▶ **EXTRACT TO READ**:

-------

Nothing special is stored because it came from AI. Once accepted, it is part of the same spec, artifact, versioning, sandbox, and run lifecycle as hand-authored work.
Schema matching
Target schema suggestion analyzes source fields and returns ranked matches:
{
"matches": [
{
"schema_id": "fiware:Transportation/Vehicle",
"schema_name": "Vehicle",
"confidence": 0.91,
"reason": "The source contains vehicle identifiers, position, speed, and timestamp fields.",
"field_preview": ["id", "location", "speed", "dateObserved"]
}
]
}Use this at the start of a transform when a team knows the data but not the best standard model.
Field mapping
Field mappings support three kinds:
| Kind | Example |
|---|---|
source_expression | speedKph comes from speed_mph * 1.60934. |
literal | source_system is always "here_traffic". |
context | tenantId comes from runtime context tenant.id. |
This lets AI fill complete target schemas, including metadata and constants, instead of only direct column matches.
Pattern parameter suggestions
Transform patterns are powerful because they are reusable, but their params can still be tedious. AI can inspect a source schema and propose:
- Deduplication keys.
- Timestamp columns.
- Numeric fields for anomaly detection.
- Group-by dimensions.
- Join keys.
- Conversion source/target units.
- Geospatial columns.
The result is a params object plus per-field reasoning.
SQL review
SQL review is designed for fast iteration before hydration or publication. It checks:
- Invalid references and type mismatches.
- Expensive scans and risky joins.
- Null handling.
- Lossy casts.
- Missing predicates.
- Data quality risks.
The output is a list of issues with severity, message, suggestion, and line number when available.
Code generation and publication
When a catalog pattern is not enough, Frank can ask Martha to generate a bespoke Python transform pattern. The request includes:
- Step description.
- Source schema.
- Target schema.
- Capability tier.
- Pattern name.
- Optional pipeline step ID.
The generated files follow the frank-sdk contract: read TRANSFORM_CONFIG, process data, emit metrics/logs/lineage, and write a FrankResult to stdout.
For generated custom code, the publish path can create a PR against the transform pattern repository. CI can then build, test, and register the pattern back into Frank.
Pipeline composition
Pipeline composition creates a draft DAG from intent:
pipeline_name: customer_360
source_tables:
- iceberg.bronze.crm.contacts
- iceberg.bronze.billing.customers
target_description: Unified customer profile with billing and CRM attributes.
target_sdm_id: fiware:Customer/Customer
pipeline_context: Prefer reusable catalog patterns; avoid bespoke code unless needed.CLI:
frankctl ai compose-pipeline -f customer-360.yaml --timeout 600The response can include proposed steps, pattern IDs, suggested params, input/output columns, dependencies, confidence, and reasoning. The pipeline still goes through normal review, sandbox validation, and activation.
Workflow ownership
Frank owns the workflow definitions in backend/services/martha_workflows.py and seeds them into Martha with:
python scripts/seed_martha_workflows.py --update-existingThat keeps the AI behavior versioned with the Frank product rather than hidden inside an external prompt store.

-------

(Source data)
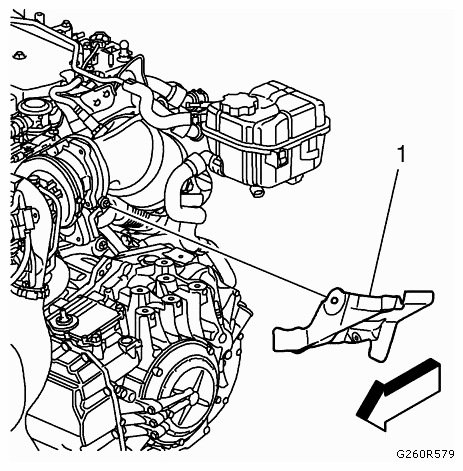 1

G260R579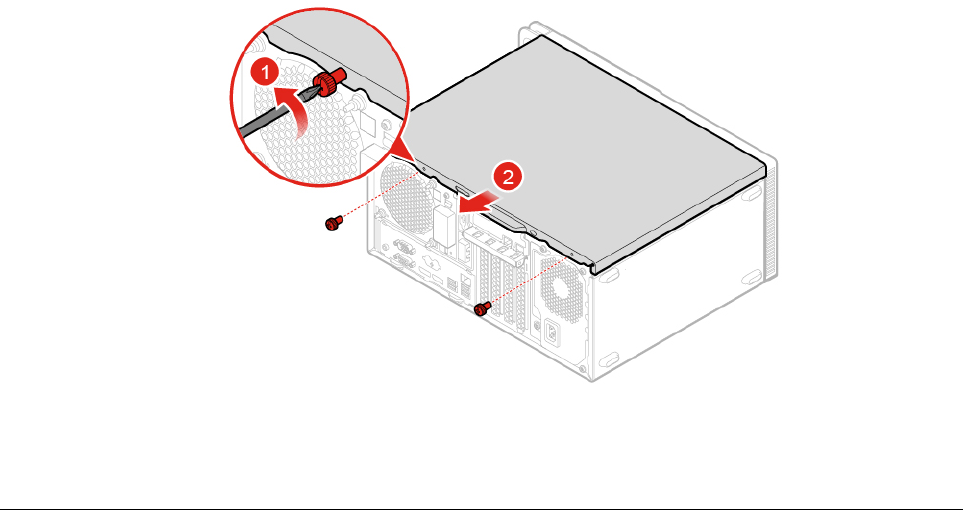 1
2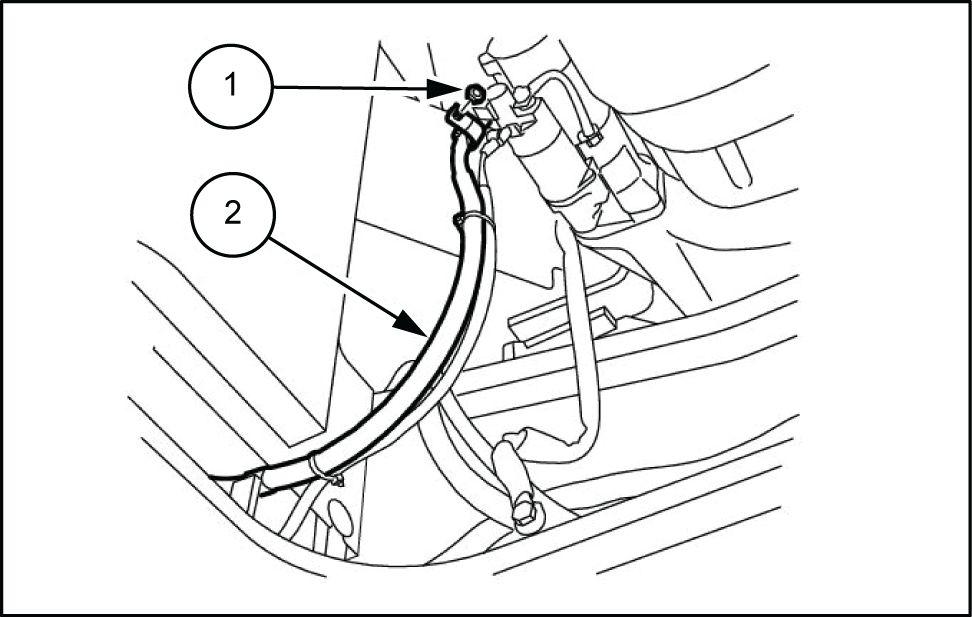 1

2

-------

▶ **EXERCISE DESCRIPTION**:
Turn the paragraph in the documentation page above that begins "The generated files follow the frank-sdk contract" into a short bulleted list that keeps its main facts.

▶ **REPLY TO THE EXERCISE**:
Generated files follow the frank-sdk contract, which has them:
- read TRANSFORM_CONFIG
- process data
- emit metrics, logs, and lineage
- write a FrankResult to stdout